= Tianqi porcelain =

Type of Chinese porcelain

The bottom side of a teapot

Tianqi porcelain or ko sometsuke (古染付け) refers to Chinese underglaze blue porcelain made in the unofficial kilns of Jingdezhen for a largely Japanese market in the 17th century. The term Tianqi (天啓; Tenkei in Japanese) is a reference to the era name of the reign of the Tianqi Emperor (r. 1621–1628) during the late Ming dynasty, but the style and the name are not limited to his reign. Over the same period the related transitional porcelain was being made.

Generally speaking, Tianqi porcelain was one variety of porcelain among various styles of the Jingdezhen unofficial kilns from the time of production breakdown of the official kilns at the death of the Wanli Emperor in 1620 to a time of reorganization in 1683 during the reign of the Kangxi Emperor during the Qing dynasty. The Tianqi ware, and other associated wares, display a refreshing spontaneity of design that makes them unique in Chinese ceramic history. The influence of the master landscape artist Dong Qichang (1555–1636) can be discerned in the use of a dark and light color contrast.

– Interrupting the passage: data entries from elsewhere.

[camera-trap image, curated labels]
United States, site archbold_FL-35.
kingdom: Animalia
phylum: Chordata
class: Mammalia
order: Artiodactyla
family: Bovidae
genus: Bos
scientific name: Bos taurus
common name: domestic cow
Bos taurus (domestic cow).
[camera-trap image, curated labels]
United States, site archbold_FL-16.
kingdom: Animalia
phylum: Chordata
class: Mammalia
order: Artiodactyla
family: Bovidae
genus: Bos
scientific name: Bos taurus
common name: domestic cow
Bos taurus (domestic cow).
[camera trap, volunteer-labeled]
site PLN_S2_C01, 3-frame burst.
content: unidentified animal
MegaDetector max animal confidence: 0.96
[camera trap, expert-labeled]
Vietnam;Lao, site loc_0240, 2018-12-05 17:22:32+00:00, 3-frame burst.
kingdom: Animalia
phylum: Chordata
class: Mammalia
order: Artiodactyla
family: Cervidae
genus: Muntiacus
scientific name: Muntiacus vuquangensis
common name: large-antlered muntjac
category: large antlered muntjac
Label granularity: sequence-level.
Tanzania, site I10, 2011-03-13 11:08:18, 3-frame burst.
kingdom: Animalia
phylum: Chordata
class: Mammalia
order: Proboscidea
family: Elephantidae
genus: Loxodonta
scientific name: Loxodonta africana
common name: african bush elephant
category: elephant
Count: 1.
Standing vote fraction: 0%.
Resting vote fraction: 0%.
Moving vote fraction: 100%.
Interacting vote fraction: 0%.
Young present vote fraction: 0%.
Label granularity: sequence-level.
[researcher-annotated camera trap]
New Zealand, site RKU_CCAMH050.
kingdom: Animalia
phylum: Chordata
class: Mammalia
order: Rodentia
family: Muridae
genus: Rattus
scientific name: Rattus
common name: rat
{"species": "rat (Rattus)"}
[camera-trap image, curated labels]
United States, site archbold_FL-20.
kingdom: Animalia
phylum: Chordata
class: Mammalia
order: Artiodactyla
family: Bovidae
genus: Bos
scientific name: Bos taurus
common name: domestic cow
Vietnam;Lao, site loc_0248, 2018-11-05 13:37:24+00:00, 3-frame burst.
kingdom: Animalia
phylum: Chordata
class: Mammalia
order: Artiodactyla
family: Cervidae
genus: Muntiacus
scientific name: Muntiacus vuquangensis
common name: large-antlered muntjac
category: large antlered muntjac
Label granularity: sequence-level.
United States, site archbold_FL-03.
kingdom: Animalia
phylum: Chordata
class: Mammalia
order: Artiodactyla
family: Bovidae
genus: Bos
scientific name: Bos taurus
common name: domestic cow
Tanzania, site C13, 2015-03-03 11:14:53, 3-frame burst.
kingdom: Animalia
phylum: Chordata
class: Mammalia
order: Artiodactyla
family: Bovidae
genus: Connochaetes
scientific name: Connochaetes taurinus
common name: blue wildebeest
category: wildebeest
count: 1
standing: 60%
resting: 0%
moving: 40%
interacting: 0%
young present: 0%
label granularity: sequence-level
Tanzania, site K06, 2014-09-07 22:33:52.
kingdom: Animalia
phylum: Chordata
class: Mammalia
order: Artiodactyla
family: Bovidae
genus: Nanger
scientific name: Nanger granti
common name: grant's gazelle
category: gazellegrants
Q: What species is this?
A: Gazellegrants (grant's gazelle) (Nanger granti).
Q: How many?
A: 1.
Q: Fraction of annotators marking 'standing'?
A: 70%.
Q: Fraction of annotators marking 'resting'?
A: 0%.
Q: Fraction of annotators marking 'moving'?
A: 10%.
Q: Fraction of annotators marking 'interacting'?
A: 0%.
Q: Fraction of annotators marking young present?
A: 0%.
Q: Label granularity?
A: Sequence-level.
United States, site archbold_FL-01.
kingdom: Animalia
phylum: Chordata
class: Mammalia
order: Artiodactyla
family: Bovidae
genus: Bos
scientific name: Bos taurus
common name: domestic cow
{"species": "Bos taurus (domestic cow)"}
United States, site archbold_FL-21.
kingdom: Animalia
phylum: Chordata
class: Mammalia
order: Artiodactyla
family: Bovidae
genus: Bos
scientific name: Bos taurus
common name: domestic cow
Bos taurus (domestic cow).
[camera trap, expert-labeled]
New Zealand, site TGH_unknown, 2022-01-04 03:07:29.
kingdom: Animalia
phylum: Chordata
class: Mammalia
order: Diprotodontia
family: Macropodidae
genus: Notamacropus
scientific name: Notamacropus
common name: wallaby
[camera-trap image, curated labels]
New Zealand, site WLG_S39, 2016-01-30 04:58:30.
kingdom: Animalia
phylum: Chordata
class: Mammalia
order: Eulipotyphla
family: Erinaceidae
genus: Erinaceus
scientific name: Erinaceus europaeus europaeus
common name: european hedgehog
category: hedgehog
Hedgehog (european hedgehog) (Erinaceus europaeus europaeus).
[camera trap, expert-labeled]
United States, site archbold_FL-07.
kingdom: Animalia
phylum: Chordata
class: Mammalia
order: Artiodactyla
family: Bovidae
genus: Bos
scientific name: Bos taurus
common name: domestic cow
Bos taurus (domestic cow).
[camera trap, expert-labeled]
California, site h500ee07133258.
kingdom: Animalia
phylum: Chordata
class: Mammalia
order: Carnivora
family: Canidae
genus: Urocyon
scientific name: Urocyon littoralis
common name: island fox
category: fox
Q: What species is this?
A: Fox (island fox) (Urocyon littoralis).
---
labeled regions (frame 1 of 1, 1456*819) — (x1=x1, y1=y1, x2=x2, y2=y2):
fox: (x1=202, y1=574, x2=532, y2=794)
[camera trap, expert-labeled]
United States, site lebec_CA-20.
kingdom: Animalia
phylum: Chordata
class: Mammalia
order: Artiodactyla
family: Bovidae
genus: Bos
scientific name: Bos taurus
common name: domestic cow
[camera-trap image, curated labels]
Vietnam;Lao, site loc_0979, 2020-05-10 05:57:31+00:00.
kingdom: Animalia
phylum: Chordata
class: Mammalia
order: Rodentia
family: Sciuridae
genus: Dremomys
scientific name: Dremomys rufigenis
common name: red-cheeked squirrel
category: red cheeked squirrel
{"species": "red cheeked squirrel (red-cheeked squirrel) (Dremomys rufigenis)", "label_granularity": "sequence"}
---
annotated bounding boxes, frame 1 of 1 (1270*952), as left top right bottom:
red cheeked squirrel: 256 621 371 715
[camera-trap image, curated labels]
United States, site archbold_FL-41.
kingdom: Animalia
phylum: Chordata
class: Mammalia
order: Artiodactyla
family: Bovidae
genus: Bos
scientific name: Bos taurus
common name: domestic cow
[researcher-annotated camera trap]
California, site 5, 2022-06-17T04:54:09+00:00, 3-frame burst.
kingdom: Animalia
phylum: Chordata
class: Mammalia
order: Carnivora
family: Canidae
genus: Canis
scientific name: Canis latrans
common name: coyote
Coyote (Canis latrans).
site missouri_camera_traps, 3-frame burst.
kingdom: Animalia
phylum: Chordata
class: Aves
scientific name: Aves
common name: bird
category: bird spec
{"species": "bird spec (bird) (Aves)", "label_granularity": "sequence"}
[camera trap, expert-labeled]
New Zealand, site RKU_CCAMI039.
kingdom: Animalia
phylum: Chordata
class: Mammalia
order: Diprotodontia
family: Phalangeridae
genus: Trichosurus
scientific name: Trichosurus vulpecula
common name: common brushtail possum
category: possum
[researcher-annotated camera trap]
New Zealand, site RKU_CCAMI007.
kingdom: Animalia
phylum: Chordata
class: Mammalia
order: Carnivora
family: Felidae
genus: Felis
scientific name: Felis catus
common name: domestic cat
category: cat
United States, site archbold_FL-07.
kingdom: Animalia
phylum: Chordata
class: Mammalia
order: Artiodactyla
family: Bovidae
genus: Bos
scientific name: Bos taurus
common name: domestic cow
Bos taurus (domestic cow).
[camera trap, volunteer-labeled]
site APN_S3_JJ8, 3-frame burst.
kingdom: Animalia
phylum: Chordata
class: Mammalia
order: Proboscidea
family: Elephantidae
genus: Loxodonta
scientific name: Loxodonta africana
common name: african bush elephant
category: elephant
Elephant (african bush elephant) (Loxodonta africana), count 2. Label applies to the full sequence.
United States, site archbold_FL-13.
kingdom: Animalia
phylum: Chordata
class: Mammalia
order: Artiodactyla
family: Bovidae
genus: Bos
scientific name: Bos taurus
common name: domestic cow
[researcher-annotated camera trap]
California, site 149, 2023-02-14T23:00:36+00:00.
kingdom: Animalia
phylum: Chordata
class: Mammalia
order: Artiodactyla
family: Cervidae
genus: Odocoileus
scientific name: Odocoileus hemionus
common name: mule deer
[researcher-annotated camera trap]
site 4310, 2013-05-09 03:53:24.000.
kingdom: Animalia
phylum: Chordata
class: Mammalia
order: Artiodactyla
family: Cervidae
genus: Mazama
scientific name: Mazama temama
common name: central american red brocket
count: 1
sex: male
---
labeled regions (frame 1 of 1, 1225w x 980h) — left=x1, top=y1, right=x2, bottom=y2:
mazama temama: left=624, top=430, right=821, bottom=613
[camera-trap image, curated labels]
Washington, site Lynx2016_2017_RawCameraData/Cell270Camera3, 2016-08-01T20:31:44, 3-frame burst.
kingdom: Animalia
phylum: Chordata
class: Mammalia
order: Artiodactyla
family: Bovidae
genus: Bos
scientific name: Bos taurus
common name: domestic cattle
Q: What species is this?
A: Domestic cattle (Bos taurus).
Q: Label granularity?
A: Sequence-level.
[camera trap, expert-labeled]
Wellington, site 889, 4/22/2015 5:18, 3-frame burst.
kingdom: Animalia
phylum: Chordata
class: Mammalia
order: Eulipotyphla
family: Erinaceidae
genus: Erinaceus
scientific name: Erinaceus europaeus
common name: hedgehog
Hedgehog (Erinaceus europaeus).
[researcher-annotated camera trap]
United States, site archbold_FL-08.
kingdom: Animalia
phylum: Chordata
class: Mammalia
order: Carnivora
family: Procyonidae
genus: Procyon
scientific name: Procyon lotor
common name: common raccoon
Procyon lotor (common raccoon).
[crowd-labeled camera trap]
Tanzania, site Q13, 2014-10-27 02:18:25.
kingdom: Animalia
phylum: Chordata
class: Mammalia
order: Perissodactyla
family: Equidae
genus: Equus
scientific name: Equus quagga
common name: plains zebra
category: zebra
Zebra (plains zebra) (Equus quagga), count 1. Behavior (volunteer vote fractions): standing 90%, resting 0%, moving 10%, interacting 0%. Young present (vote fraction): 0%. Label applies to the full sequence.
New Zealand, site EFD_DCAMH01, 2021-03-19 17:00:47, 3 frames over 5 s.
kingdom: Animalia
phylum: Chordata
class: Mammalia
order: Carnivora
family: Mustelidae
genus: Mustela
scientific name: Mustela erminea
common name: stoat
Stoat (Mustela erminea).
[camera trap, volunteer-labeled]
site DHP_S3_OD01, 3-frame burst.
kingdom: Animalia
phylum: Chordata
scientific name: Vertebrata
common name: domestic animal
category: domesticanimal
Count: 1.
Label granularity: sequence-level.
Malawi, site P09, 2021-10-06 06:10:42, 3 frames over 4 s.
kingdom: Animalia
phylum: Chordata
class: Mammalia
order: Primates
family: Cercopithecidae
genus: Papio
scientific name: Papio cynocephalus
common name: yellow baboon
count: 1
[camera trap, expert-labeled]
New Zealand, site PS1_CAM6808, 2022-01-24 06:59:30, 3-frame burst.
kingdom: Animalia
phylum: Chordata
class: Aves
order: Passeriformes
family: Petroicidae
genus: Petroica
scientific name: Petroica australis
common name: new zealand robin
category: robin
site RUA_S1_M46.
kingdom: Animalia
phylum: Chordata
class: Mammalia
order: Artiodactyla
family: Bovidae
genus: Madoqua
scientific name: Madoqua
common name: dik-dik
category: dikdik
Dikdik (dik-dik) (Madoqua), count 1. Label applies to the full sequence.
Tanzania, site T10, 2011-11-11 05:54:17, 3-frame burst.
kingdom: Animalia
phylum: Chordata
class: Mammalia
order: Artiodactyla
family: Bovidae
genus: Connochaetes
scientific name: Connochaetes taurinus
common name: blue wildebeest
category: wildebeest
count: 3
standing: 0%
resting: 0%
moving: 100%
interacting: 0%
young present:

Designs for this ware are usually landscapes, birds and flowers, animals, and human figures. Sizes are usually small to mid-size flatware and bowls. Many examples of the ware were treasured in Japan as part of the tea ceremony culture. Many examples of this ware show an unmistakable Japanese influence and it is thought that they were especially ordered from Japan by period tea masters. This ware is also known in Japan as or "old blue-and white". Base inscriptions are usually those from previous reigns in the dynasty with a preference for the Chenghua reign mark.